Olivia Hassett is a Dublin-based artist who creates live works, sculptures, and immersive installations. In 2012 she graduated with a Master’s in fine art Sculpture from NCAD.
From a young age her fascination with science and more specifically human biology was fostered by her mother who was a biology teacher. Working as an artist in residence in Tallaght University Hospital and collaborating with scientists in Trinity College Dublin over the past number of years has created a vibrant and exciting framework for her exploration of notions pertaining to the female medical body.
Her interest in the microscopic workings of the human body and how the various individual organs and systems converge to create unique human bodies is mirrored in her live works. The relationship between her body, the sculptural elements, and the ‘fabric’ of the spaces she performs in are sites of contestation. The improvised live works push and pull across the shifting boundaries between strength/ fragility, inside/ outside and the public/ private body.
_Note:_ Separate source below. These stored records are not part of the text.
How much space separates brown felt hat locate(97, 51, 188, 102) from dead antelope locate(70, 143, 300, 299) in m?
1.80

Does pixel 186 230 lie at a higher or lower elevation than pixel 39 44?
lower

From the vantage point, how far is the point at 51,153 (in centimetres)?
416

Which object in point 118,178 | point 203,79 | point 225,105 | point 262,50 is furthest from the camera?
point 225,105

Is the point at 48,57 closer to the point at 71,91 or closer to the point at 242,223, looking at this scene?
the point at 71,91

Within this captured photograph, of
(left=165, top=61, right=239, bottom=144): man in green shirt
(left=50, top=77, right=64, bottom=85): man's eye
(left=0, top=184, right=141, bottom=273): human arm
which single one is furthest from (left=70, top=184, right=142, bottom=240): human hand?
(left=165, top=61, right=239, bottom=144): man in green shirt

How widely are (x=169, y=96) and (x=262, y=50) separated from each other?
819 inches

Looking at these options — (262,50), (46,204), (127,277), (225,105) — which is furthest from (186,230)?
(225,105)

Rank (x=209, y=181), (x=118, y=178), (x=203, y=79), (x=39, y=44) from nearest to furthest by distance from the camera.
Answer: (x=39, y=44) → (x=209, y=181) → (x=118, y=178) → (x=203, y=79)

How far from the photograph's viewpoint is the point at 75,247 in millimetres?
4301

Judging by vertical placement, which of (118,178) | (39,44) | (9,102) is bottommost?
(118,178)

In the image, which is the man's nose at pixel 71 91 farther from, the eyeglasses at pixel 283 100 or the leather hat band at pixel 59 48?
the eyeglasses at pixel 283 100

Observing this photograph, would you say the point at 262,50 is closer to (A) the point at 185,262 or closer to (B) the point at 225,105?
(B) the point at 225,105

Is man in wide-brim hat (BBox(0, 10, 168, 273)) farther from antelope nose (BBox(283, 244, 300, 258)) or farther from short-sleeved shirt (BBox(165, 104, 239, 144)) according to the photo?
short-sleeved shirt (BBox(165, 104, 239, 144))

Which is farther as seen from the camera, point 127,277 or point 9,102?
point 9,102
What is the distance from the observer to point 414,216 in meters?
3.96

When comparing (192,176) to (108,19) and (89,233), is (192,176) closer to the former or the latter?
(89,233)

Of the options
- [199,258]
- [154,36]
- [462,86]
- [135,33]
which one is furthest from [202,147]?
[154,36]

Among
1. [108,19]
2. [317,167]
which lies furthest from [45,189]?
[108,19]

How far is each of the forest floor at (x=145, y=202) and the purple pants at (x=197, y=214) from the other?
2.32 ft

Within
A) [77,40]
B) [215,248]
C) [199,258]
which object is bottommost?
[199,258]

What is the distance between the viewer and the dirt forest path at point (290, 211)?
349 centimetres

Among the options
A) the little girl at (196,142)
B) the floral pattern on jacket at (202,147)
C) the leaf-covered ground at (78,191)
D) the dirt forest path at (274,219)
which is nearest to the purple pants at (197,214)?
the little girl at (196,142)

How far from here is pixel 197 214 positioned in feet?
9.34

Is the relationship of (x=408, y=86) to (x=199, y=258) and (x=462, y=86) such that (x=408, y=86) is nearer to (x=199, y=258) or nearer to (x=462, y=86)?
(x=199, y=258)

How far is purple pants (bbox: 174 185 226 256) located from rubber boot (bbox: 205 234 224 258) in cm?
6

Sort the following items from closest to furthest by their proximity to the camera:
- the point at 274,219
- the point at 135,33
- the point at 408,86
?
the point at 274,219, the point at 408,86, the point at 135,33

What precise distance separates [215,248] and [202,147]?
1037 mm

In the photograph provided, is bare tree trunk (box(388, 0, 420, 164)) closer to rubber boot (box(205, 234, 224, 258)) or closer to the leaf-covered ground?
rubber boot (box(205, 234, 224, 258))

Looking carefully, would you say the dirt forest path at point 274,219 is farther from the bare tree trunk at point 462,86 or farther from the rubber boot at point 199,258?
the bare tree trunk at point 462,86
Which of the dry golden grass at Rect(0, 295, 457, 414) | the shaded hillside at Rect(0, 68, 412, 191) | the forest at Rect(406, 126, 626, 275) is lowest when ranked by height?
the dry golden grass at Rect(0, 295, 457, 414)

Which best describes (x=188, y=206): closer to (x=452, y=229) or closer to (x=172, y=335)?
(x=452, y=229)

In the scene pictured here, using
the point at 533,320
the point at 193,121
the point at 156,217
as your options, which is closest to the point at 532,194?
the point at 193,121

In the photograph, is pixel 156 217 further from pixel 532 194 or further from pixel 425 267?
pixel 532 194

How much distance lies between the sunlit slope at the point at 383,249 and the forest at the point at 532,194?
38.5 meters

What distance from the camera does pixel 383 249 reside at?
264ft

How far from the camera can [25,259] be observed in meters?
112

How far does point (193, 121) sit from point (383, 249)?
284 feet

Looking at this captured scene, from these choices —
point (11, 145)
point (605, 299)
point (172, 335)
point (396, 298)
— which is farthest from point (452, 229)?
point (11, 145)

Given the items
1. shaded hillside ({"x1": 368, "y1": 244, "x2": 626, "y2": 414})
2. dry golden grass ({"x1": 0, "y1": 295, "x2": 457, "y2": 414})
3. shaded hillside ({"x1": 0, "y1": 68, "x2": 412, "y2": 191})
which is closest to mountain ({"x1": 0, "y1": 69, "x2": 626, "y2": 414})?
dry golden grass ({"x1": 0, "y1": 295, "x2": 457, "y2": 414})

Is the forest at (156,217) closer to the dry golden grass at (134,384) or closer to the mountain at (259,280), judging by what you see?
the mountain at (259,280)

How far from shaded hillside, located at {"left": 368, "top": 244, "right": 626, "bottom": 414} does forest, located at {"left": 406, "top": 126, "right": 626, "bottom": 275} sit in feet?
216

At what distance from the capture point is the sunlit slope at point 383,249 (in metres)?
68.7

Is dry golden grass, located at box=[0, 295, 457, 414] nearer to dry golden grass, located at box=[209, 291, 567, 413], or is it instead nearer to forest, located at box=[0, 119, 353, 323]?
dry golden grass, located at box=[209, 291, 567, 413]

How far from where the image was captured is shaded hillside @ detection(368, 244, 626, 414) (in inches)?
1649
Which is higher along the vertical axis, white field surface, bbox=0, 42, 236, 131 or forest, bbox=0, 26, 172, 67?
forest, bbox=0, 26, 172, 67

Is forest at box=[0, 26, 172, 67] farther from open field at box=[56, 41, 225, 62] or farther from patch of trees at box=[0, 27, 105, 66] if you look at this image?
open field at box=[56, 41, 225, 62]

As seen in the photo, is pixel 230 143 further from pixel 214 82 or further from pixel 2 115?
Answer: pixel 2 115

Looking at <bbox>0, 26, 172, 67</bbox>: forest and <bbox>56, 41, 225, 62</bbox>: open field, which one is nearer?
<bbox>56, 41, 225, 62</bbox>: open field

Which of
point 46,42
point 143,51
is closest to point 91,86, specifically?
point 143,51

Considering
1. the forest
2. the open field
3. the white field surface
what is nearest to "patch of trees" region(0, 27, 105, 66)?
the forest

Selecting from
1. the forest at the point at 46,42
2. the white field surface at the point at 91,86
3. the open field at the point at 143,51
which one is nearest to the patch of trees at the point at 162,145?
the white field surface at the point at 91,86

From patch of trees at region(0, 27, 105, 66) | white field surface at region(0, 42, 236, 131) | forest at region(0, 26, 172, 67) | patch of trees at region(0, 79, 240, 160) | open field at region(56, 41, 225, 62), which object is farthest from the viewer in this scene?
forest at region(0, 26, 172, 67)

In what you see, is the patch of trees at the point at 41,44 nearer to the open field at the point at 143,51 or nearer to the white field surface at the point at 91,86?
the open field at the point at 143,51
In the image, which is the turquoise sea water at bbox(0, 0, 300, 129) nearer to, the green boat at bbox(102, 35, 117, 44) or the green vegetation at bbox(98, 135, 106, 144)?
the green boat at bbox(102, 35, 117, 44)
Olivia Hassett was awarded two Community Health Initiative Scheme awards for work with The Alzheimer Society of Ireland. She was part of an interdisciplinary collaborative team that was funded by TCD to research and develop two high profile projects and exhibitions inspired by a selection of trees on their campus.
The exploration of material and colour are hugely important elements in my practice. Like a scientist, I will experiment with the physicality of each material and object that I am drawn to. I will return again and again to explore its strengths, limitations and how it might transform in relation to its environment, my performing body, or other materials.
Using brightly coloured man-made materials alongside reappropriated medical elements I explore the complex relationships we have with our visceral body. Often, we fear and disassociate from this complex body hoping that all the different organs and systems will keep working together and not succumb to fragility or illness.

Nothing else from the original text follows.